On 29 August 1965, the General Amnesty Council, comprising trade unions and professional associations, met at Caracas' Casa del Periodista and published a report condemning state-sponsored human rights violations, including documented disappearances.

== Foreign policy ==
Leoni maintained the foreign policy framework established by Rómulo Betancourt, known as the Betancourt Doctrine. In 1966, Venezuela joined the Latin American Free Trade Association (ALALC) and later that year, Leoni signed the Cartagena Agreement in Bogotá (a precursor to the Andean Community), a trade bloc comprising Venezuela, Chile, Colombia, Peru, and Ecuador.
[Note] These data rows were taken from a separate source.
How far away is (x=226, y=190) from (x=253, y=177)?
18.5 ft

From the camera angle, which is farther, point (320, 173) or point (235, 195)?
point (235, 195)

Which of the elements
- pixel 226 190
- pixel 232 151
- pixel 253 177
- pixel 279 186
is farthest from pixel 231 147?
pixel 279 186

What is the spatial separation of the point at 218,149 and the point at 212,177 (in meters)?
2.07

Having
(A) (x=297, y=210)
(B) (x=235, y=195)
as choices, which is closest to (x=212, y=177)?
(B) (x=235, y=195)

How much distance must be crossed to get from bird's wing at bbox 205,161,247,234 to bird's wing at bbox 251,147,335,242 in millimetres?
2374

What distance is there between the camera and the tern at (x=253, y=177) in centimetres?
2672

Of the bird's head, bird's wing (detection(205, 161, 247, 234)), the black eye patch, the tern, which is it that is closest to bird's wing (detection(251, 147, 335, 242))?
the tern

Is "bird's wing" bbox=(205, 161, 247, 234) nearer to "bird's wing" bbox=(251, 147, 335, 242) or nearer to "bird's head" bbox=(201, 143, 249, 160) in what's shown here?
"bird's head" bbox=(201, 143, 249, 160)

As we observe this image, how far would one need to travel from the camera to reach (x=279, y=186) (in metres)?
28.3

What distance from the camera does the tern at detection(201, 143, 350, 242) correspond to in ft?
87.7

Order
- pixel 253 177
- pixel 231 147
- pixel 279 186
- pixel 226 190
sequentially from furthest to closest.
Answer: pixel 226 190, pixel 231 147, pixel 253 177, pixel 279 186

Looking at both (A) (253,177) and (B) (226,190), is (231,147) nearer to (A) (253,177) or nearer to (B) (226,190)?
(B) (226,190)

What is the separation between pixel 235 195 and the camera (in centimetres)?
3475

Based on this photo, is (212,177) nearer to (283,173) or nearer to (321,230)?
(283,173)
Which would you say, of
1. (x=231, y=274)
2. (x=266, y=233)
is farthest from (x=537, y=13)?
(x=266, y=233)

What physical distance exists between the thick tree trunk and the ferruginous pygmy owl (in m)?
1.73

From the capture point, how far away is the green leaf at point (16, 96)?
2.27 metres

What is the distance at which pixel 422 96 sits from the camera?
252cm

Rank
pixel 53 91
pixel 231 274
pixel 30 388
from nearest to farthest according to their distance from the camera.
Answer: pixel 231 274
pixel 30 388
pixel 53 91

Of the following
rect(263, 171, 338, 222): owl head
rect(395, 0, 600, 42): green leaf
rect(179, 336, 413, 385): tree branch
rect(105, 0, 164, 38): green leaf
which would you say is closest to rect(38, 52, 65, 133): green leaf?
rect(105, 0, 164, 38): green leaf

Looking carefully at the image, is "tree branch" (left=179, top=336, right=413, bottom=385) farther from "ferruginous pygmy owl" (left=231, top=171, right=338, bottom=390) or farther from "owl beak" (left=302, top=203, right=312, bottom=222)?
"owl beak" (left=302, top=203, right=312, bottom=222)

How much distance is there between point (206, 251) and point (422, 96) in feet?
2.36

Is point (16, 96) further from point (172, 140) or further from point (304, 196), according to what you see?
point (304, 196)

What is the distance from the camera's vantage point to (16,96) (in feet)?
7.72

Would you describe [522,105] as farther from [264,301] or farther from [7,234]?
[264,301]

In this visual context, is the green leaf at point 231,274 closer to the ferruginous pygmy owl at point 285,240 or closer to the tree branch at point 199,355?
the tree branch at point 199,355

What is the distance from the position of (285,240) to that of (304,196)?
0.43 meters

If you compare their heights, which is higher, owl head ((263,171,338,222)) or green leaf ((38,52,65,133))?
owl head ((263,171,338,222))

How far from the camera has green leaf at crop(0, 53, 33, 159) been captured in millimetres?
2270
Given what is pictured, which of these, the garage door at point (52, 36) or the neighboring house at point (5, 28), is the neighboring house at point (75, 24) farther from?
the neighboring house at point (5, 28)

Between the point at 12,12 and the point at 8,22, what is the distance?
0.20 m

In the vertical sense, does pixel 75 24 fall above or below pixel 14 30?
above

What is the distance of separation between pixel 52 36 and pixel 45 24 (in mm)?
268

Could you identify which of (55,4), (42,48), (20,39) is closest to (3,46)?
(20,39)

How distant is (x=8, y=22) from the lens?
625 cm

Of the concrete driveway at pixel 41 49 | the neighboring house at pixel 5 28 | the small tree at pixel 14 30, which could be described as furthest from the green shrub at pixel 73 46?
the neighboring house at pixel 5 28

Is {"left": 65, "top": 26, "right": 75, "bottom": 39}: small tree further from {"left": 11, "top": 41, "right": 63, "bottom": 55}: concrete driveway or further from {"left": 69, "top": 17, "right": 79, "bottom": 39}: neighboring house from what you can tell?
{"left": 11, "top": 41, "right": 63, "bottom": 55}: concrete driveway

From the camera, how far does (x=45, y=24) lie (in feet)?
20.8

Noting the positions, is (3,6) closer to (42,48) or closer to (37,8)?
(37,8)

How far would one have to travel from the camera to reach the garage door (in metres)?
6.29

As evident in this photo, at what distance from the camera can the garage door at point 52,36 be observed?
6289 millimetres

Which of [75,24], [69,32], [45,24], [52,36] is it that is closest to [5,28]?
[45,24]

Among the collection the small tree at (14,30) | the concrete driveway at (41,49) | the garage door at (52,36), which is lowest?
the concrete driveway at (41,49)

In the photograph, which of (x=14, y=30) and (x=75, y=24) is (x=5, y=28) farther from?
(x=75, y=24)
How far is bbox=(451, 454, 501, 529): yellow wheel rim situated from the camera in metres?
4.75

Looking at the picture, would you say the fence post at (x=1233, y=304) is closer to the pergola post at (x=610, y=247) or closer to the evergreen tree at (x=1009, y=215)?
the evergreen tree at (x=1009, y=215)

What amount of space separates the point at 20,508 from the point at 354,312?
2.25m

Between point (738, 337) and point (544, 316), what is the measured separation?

=== International trips ===
The following article provides a summary of the official foreign visits made by Leoni as President of Venezuela:

==== 1966 ====

| Date | Place | Main purpose |
|---|---|---|
| August | Bogotá ( Colombia) | Official visit together with the president of Chile Eduardo Frei. Includes a banquet at the Palace of San Carlos. |

==== 1967 ====

| Date | Place | Main purpose |
|---|---|---|
| 11 April | ( Chile) |  |
| 12 April | Punta del Este ( Uruguay) | Conference of Presidents of the American states. Leoni met with the president of the United States, Lyndon B. Johnson, with whom he discussed issues such as the sulfur content of Venezuelan oil and discrimination in U.S. import programs. |
| 20 September | Bridge over the Arauca River (Border Colombia- Venezuela) | Inauguration of the bridge and meeting with the Colombian president Carlos Lleras. Reaffirmation of the principles of continental solidarity in defense of democracy and against the activities of subversive groups. |

== Opposition ==

=== Guerrillas ===

Leoni's government was unexceptional, but it was Leoni who had to liquidate the remnants of the communist insurrection, for which he put the army in charge of the country with carte blanche to be as ruthless as it had to. But in fact it was the communist guerrilleros themselves who brought about their own liquidation. They had no rural support whatsoever. Unlike guerrillas all over the world, they did not control villages and lived from hand to mouth. They knew they were no match for the army and avoided confrontations. Castro had been hoping that Venezuela would be the second act of the Latin American revolution, and he tried to supply the Venezuelan guerrillas. This was in keeping with the theory of what could be called the "permanent agrarian revolution", which the French intellectual Régis Debray had expressed in the widely circulated book Revolution Inside the Revolution and Ernesto "Che" Guevara had been trying to carry out first in Africa and later, fatally for him, in Bolivia. Castro sent a trusted officer, Manuel Ochoa, to assess the Venezuelan guerrillas, and the report that he brought was negative, which effectively ended Cuba's intervention in Venezuelan affairs. By then the Venezuelan leftists had given up on violence and were seeking legalization, but Leoni did not offer it. Ochoa was later tried and executed by Castro on an unlikely charge of drug-smuggling.